La existencia de coincidencias entre blancos y colorados y, a su vez, la posibilidad de que se convoque a una reunión de líderes partidarios para dar el respaldo que asegure en el Parlamento el apoyo necesario para impulsar una ley constitucional, marcaron ayer la reunión del conductor del Herrerismo, Luis Alberto Lacalle, y el secretario general del sector, Luis Alberto Heber, con el comité ejecutivo nacional del Partido Colorado.
La reunión de Lacalle y Heber con los miembros del comité ejecutivo colorado se prolongó por espacio de casi una hora y media.
En el curso de la misma, se acordó la necesidad de suprimir el tercer escrutinio en las elecciones.

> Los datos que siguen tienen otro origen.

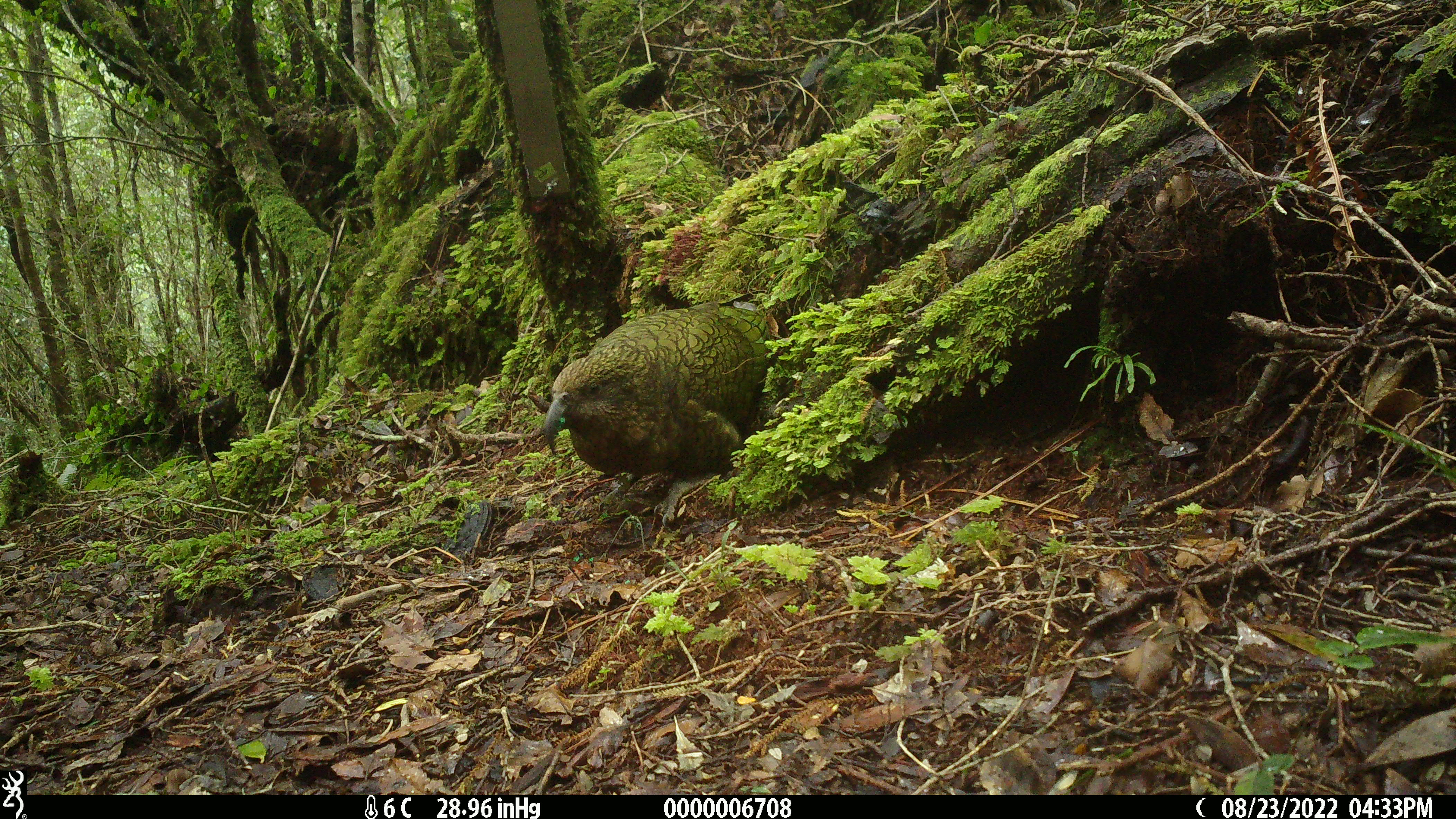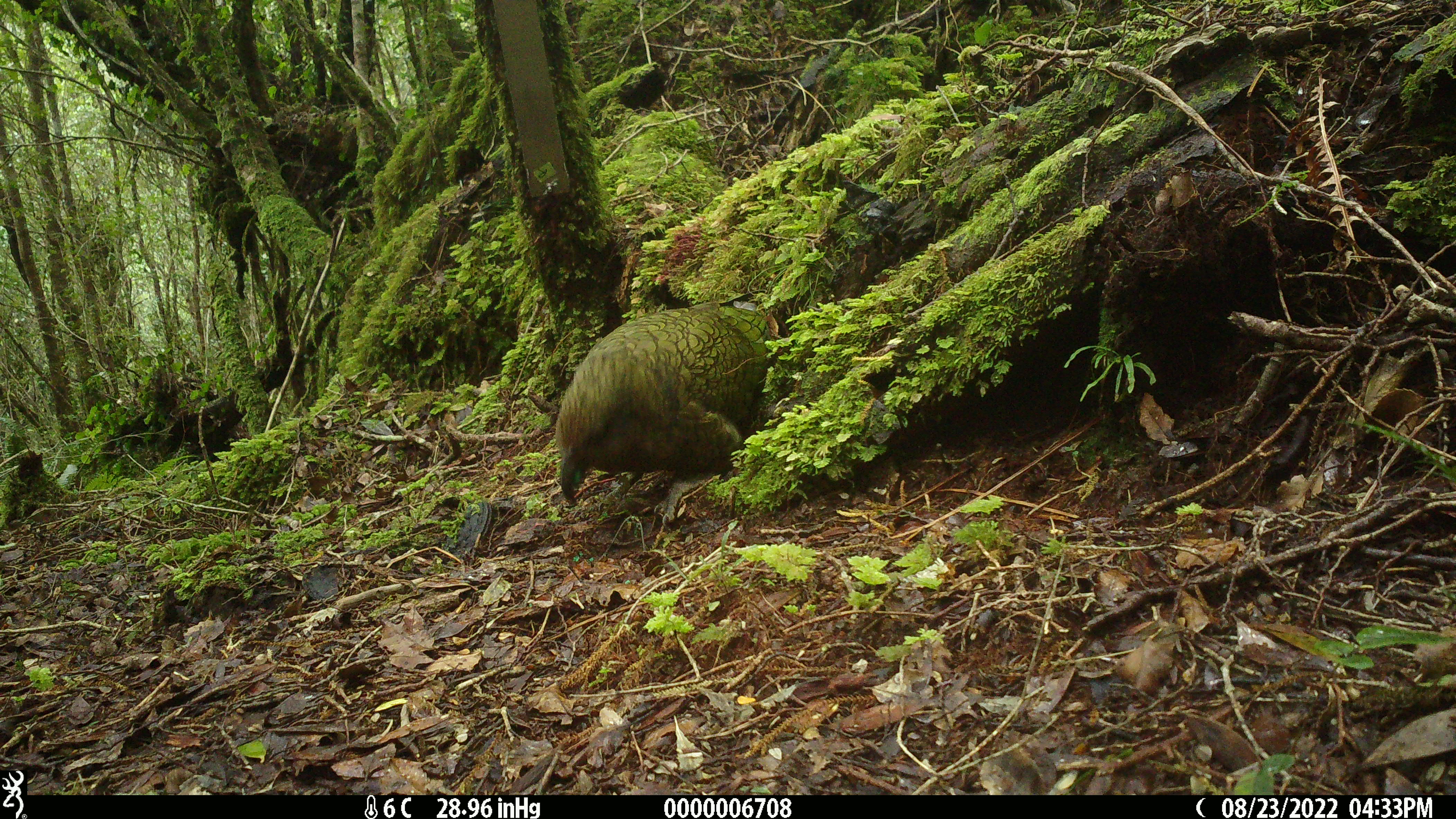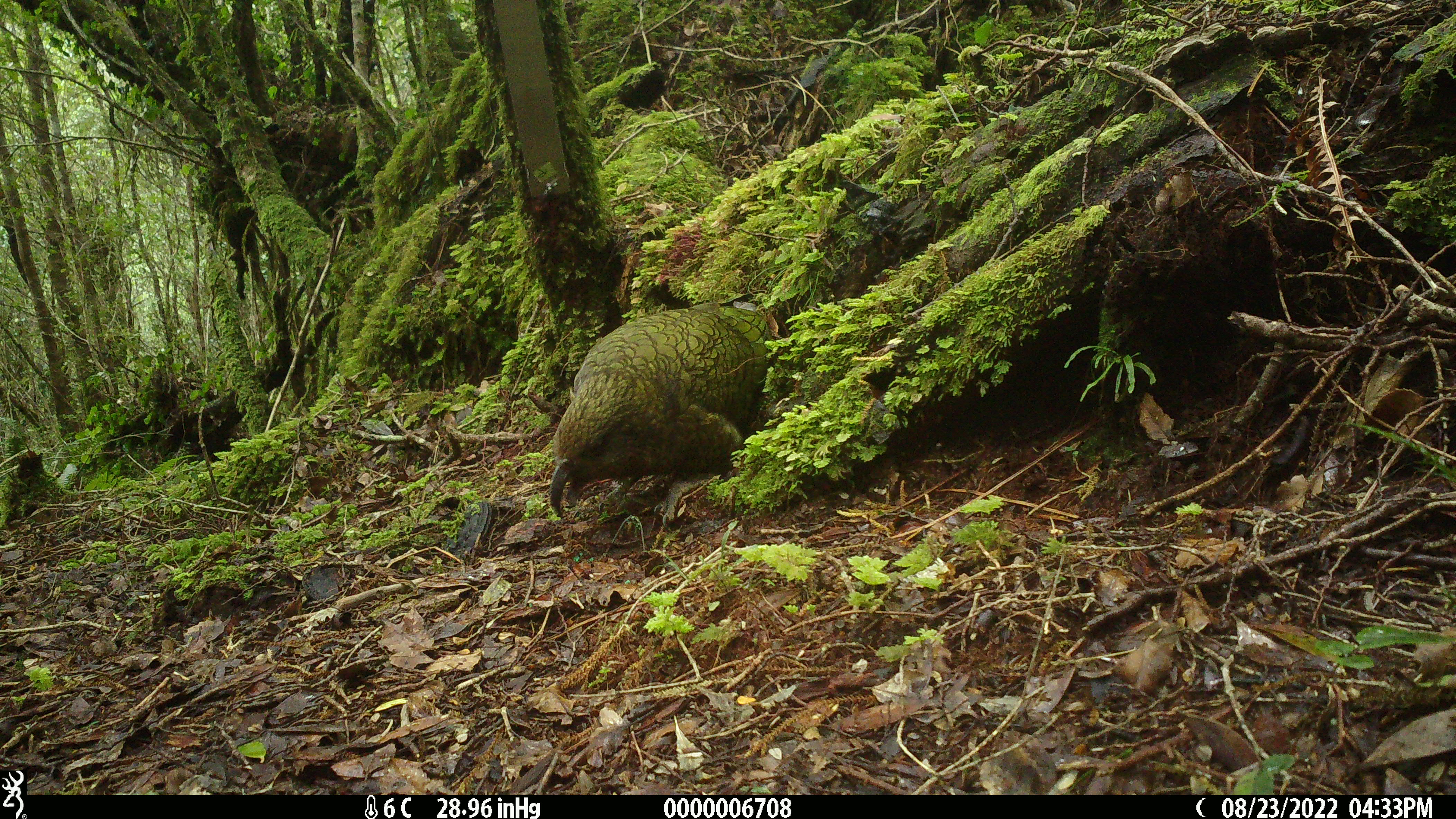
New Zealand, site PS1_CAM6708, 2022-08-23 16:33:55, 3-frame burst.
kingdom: Animalia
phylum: Chordata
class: Aves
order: Psittaciformes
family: Strigopidae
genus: Nestor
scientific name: Nestor notabilis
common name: kea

Lacalle admitió que él mismo se vio beneficiado por el mecanismo en una de las ocasiones en que resultó electo diputado, dijeron a El País participantes de la conversación.
También acerca del planteo para unificar las elecciones nacionales y municipales, se detectó "un clima receptivo" en el Partido Colorado porque, entre otras razones, eso evitaría cierta "desconexión" en los votantes. Además, se evitaría así el "voto por simpatía" en los departamentos del interior, se precisó. En el encuentro se dijo que podría promoverse la existencia de boletas separadas.
DEFICIT FISCAL. Respecto al Tribunal de Cuentas, en la reunión se manejó la conveniencia de promover en el Senado la conformación de una comisión especial para que analice en un plazo de diez días las aproximadamente 2.000 observaciones que el organismo remite cada año al Parlamento, en cumplimiento de una disposición constitucional. La propuesta blanca establece al respecto que si las observaciones no son analizadas en un plazo breve, quedarían confirmadas.
A su vez, se coincidió plenamente en la idea lanzada por Lacalle en el ajuste político en cuanto a que hay que "respetar" la fijación de un tope al nivel de déficit fiscal porque de lo contrario se estará acumulando un mayor volumen de endeudamiento que todo el Estado debe soportar.
El planteo relativo al unicameralismo pareció ser visto con buenos ojos, también, dado que se puso de manifiesto su conveniencia.
Adicionalmente, en el curso de la reunión se enfatizó en la conveniencia de que para conseguir un decidido apoyo a este proyecto de ajuste político —que será enviado al Parlamento como ley constitucional, donde necesita de mayoría especial de 66 votos— se impulse una reunión de líderes partidarios, dijeron los informantes a El País.
Lacalle se manifestó complacido por el tono de la reunión y valoró el hecho de las observaciones y propuestas que le formularon algunos miembros del ejecutivo colorado durante el diálogo. "He recibido ideas nuevas y también algunas propuestas de correcciones, que considero oportunas", dijo Lacalle, que apuntó que "es bueno" que la población advierta que existen coincidencias importantes en un tema de esta naturaleza.
"Hay una muy buena disposición" del Partido Colorado para avanzar en estas ideas planteadas por los blancos, anunció tras la reunión el diputado forista Washington Abdala, que en su momento promovió las invitación a Lacalle.
Un rato de distensión
Cuando se abrieron las puertas de la sala del comité ejecutivo colorado, se vio salir en primer lugar a los invitados Lacalle y Heber. Con evidentes señales de distensión tras la reunión, detrás de ellos se asomaron al hall central de la casa partidaria colorada los dirigentes foristas Pablo Millor y Washington Abdala y el secretario general colorado, el quincista José Luis Batlle. Luego fueron apareciendo los demás. Muchos medios de prensa los esperaban. En tono de camaradería e informalidad, y dejando atrás la solemnidad de los momentos previos, continuaron las conversaciones donde se recordó que la anterior visita de un alto dirigente del Partido Nacional a esa sede política había sido la del entonces presidente del Directorio del Partido Nacional, Alberto Volonté.